■ What is expected
Return every line of the data below that contains the word "this".
══════════
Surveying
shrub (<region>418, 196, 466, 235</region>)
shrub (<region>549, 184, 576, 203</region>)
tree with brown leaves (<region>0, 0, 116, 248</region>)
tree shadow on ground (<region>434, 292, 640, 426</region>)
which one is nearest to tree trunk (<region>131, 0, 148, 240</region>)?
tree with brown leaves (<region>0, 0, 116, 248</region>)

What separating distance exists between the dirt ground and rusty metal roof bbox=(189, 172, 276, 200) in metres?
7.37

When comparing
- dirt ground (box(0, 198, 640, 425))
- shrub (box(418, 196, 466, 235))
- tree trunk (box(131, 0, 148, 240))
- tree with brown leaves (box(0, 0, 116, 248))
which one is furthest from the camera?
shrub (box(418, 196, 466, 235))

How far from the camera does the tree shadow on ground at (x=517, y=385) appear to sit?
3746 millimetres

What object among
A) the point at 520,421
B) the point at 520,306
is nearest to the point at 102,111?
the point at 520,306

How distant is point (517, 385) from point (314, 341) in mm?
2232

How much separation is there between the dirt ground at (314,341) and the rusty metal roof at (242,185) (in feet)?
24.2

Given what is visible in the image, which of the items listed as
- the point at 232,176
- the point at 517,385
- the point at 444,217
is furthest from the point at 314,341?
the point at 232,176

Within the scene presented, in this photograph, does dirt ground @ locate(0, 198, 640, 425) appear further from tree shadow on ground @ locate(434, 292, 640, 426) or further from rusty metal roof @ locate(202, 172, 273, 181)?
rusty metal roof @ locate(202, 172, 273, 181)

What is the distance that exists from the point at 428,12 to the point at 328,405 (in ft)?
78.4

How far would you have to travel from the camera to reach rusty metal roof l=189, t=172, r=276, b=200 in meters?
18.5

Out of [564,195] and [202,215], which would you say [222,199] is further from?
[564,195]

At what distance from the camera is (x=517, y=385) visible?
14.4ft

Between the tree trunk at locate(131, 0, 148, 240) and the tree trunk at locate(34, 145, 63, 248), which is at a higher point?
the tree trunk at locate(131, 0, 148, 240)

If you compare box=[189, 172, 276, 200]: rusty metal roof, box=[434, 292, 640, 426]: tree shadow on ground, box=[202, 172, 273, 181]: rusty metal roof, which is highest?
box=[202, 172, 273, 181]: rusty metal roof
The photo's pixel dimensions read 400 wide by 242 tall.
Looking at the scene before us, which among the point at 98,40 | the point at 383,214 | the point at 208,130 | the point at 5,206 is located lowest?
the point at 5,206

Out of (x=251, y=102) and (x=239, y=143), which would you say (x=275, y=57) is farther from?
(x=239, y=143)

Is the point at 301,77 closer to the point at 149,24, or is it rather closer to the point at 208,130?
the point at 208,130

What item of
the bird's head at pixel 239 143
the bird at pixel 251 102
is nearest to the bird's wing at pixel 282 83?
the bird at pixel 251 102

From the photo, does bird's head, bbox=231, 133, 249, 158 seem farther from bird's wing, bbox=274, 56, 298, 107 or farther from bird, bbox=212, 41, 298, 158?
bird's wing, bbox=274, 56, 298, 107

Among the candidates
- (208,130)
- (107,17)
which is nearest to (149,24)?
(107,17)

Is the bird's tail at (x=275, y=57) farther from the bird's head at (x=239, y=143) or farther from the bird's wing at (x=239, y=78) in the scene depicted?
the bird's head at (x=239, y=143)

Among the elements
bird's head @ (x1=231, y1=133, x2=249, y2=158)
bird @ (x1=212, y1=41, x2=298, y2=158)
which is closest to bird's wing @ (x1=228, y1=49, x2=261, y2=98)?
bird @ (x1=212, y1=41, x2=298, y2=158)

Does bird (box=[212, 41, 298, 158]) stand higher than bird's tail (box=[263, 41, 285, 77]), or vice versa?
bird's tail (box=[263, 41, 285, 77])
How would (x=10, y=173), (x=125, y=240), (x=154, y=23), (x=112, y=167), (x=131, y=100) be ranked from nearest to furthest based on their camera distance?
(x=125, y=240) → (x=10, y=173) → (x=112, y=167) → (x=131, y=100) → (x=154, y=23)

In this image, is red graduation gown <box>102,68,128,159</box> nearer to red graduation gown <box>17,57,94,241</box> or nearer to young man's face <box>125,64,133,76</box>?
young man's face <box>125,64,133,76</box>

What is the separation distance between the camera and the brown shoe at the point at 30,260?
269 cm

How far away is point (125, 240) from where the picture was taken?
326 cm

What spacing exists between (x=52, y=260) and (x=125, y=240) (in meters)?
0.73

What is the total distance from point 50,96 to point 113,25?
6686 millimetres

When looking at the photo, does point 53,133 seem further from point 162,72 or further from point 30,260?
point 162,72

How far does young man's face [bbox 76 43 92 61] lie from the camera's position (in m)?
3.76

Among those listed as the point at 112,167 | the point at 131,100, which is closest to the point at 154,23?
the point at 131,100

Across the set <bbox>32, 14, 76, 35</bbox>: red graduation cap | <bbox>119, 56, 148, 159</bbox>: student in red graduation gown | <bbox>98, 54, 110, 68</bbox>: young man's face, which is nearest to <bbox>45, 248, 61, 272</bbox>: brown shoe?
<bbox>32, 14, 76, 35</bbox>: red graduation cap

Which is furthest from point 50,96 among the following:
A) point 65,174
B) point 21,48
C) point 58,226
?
══════════
■ Complete response
Within the scene presented, in this photograph, does dirt ground @ locate(0, 198, 640, 425) appear further from tree shadow on ground @ locate(434, 292, 640, 426) or further from rusty metal roof @ locate(202, 172, 273, 181)?
In this image, is red graduation gown <box>102,68,128,159</box> nearer to red graduation gown <box>17,57,94,241</box> or nearer to young man's face <box>125,64,133,76</box>?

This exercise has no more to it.